REQUIREMENT:
Reproduce every one of the following rows verbatim, with no alteration.

▼▼▼

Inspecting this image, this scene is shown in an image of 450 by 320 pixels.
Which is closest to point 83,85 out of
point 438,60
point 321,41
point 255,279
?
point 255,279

▲▲▲

RESPONSE TO THIS EXERCISE:
Inspecting this image, this scene is shown in an image of 450 by 320 pixels.
Which is closest to point 83,85 out of
point 438,60
point 321,41
point 255,279
?
point 255,279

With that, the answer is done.